İddianeme okuma işleminin bitirilmesinin ardından sanıkların savunmalarının dinlenmesine geçildi. Savunmalara Ümraniye'de bulunan el bombalarının sahibi Oktay Yıldırım'la başlandı.
Yıldırım emniyete getirildiğinde bombalardan sorumlu tutulduğunu ve bombaları ne kendisi ne avukatı ne de imha kararı veren mahkemenin gördüğünü söyledi. Yıldırım'ın ardından bombalarının bulunduğu gecekondunun sahibi Ail Yiğit'in savunmasına geçildi.

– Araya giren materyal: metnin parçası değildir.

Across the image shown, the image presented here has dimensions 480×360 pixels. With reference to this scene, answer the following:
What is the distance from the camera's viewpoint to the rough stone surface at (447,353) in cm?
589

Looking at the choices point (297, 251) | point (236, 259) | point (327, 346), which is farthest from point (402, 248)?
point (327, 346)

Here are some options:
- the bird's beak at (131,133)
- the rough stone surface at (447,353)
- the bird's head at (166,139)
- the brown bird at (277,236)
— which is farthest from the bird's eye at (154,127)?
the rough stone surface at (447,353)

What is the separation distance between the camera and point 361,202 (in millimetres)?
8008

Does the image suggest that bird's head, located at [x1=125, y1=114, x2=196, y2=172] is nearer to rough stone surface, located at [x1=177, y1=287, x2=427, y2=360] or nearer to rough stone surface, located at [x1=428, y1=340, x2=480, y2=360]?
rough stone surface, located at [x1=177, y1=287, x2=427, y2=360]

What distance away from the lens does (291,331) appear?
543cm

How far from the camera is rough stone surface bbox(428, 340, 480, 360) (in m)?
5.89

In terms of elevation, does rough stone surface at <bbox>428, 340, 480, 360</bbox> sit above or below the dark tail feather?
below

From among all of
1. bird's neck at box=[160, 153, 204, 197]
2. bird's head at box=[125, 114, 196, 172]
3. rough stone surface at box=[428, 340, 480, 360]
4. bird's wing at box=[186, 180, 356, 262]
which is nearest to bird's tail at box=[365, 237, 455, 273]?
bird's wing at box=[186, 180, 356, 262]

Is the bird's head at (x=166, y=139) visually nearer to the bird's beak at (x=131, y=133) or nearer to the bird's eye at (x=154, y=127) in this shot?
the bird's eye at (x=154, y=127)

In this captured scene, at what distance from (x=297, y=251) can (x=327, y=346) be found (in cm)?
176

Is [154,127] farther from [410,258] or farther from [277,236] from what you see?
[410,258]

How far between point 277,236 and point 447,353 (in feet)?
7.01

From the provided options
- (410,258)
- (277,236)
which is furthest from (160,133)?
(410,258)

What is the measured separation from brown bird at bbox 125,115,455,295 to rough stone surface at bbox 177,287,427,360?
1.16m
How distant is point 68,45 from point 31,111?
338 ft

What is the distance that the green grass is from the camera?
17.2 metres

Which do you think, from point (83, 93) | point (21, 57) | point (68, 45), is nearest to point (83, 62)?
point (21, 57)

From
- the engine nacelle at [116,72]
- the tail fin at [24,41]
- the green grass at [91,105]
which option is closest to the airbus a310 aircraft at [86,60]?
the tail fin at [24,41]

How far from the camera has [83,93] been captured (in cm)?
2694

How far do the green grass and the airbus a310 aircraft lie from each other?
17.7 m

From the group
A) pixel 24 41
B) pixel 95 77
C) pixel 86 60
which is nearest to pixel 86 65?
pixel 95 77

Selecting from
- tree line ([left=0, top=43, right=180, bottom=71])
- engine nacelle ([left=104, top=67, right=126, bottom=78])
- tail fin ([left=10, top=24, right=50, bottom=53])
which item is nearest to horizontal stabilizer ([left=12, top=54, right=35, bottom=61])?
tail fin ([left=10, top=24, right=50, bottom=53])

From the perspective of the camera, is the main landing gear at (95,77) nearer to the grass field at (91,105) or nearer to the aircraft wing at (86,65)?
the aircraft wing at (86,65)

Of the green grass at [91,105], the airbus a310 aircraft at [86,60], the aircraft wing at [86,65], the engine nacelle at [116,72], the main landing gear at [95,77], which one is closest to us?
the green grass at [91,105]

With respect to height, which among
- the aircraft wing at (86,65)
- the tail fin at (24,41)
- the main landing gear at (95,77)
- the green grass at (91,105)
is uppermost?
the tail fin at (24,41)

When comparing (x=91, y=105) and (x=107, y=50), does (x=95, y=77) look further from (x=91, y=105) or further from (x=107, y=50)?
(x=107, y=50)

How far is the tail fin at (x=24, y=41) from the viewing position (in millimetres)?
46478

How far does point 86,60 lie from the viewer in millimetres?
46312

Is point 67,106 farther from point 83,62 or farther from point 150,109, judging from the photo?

Ali Yiğit, Ümraniye’de bulunan el bombalarının Oktay Yıldırım’a ait olduğunu savundu ve kendisini tehdit eden kişilerin bu konudaki ifadesini değiştirmesini istediklerini söyledi.
Danıştay saldırısının azmettiricisi olmakla suçlanan emekli yüzbaşı Muzaffer Tekin, savunmasında soruşturma sürecinde iyiniyetle savcı Zekeriya Öz’e yardımcı olmaya çalıştığını ve çeşitli mektuplar yazdığını ancak soruşturma gizliliği olmasına rağmen bizzat savcının eli ile yandaş medyaya tahrif edilerek servis edildiğini gördükten sonra yazmaktan vazgeçtiğini söyledi. Tekin Danıştay saldırısının faili Alparslan Arslan’ın yakın çevresindeki kişilerin ifadelerinden, her iki olayın da dini motifli olarak işlendiğinin anlaşıldığını ve Arslan’ın bulunduğu ortamın ulusalcı yapıdaki kişilerden oluşmadığını iddia etti. Tekin çapraz sorgusunda savcı Mehmet Ali Pekgüzel'in Alparslan Arslan ile ilişkilerini” sorması üzerine Arslan ile 3-4 kez görüştüğünü, ancak olay tarihinden 1,5 yıl öncesine kadar hiç görüşmesi olmadığını söyledi. Savcı Pekgüzel’in, kayıtlara göre Arslan'la aralarında 31 adet telefon görüşmesi bulunduğunu, son görüşmeyi Danıştay cinayetinden 6 ay kadar önce yaptıklarını belirtmesi üzerine de Tekin, “Kesinlikle irtibatım yok, niye gizleyeyim” cevabını verdi.